[Input data]
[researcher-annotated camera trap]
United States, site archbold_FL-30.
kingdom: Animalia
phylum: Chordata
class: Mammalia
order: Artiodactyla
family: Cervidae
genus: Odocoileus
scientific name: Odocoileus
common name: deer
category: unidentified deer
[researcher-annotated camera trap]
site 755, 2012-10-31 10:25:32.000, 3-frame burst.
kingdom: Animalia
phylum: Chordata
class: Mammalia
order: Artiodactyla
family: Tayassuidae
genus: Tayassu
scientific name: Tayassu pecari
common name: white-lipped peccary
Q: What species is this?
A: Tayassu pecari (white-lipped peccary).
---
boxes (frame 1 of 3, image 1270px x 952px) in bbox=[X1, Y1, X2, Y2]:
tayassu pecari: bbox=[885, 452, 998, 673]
[/Input data]
[Input data]
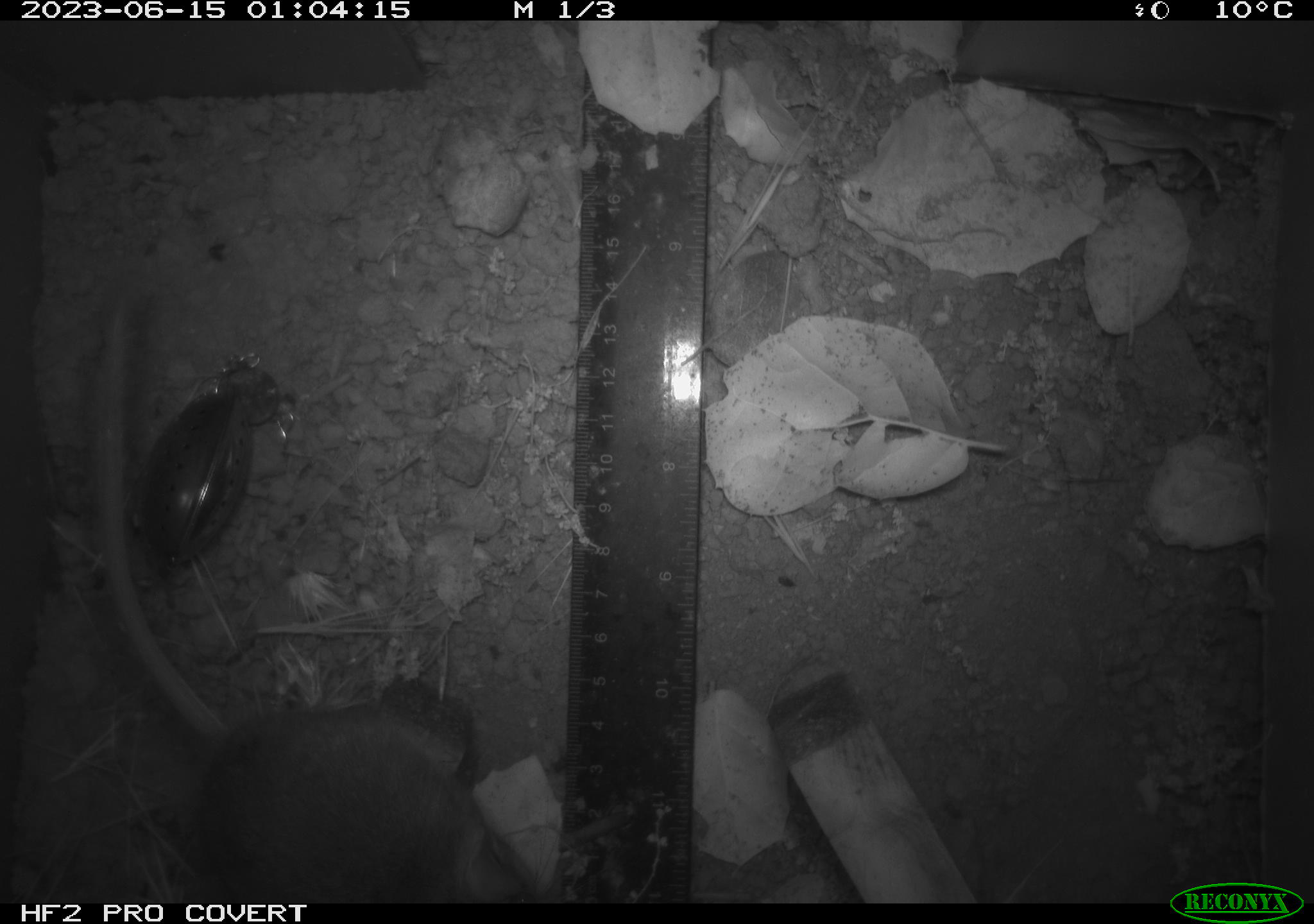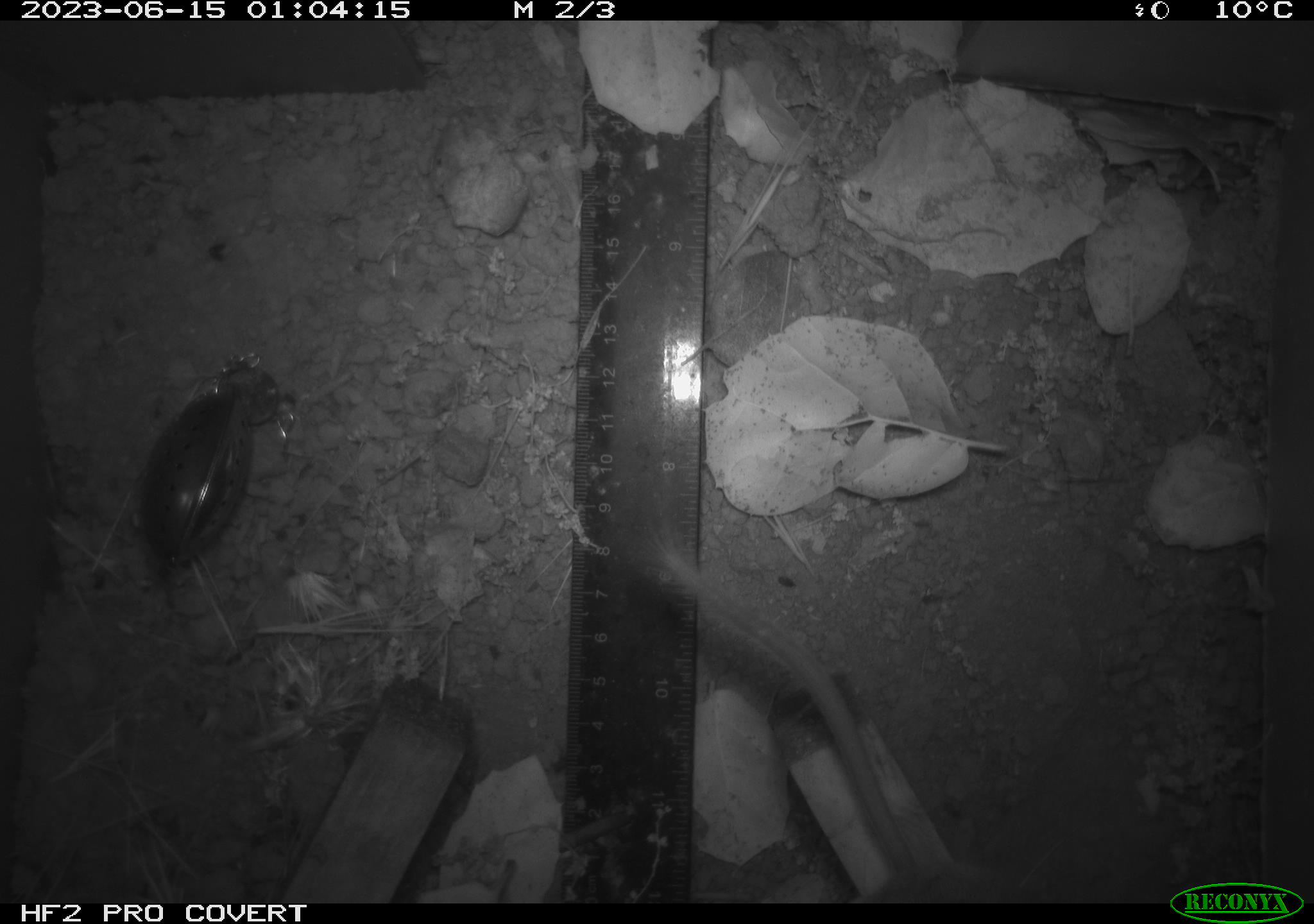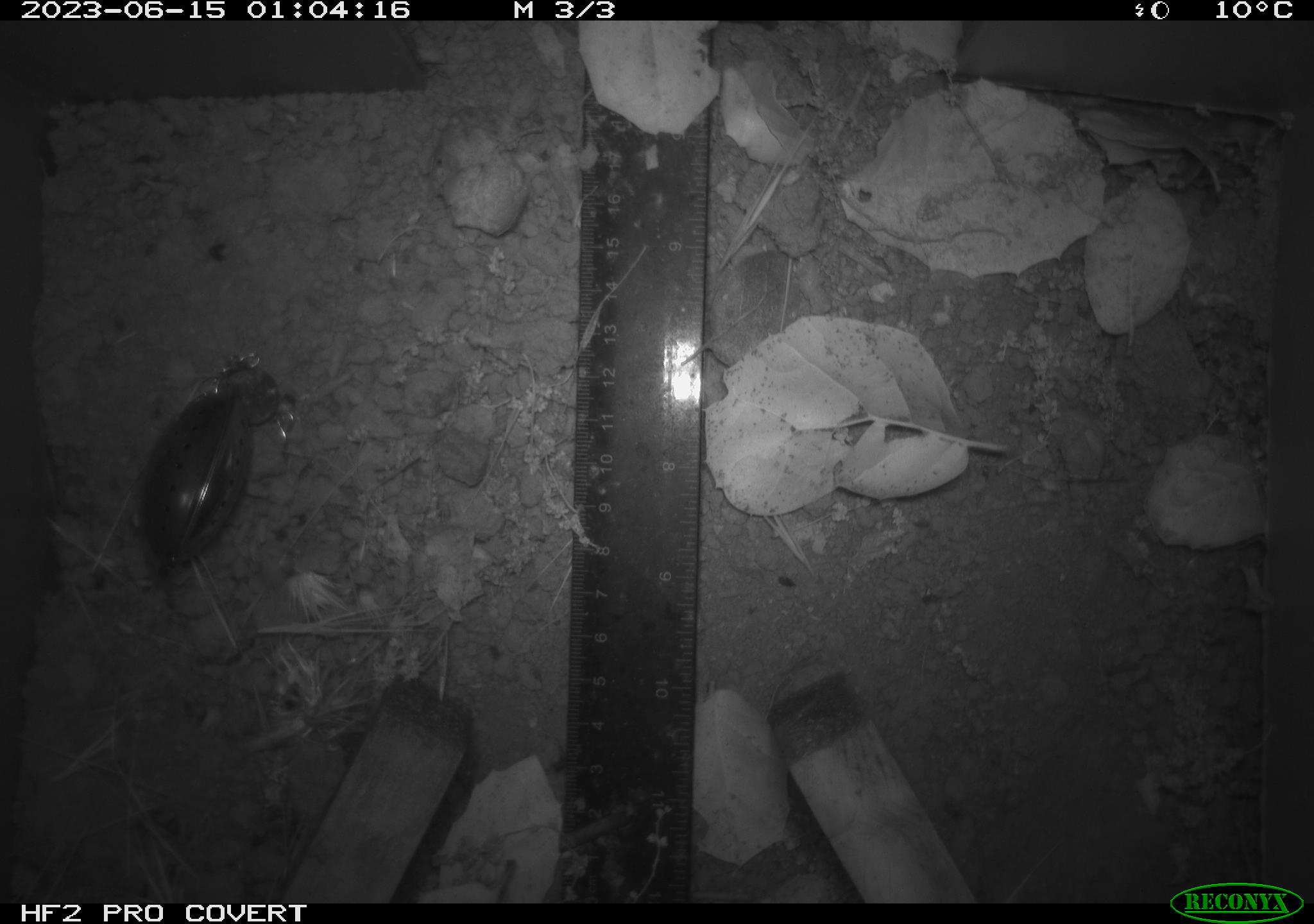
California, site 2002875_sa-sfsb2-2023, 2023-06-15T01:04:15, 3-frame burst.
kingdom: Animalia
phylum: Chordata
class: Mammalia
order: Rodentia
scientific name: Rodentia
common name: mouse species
[/Input data]
• [Work order] From the records above, copy every line that holds the word "site".

• [Written answer]
United States, site archbold_FL-30.
site 755, 2012-10-31 10:25:32.000, 3-frame burst.
California, site 2002875_sa-sfsb2-2023, 2023-06-15T01:04:15, 3-frame burst.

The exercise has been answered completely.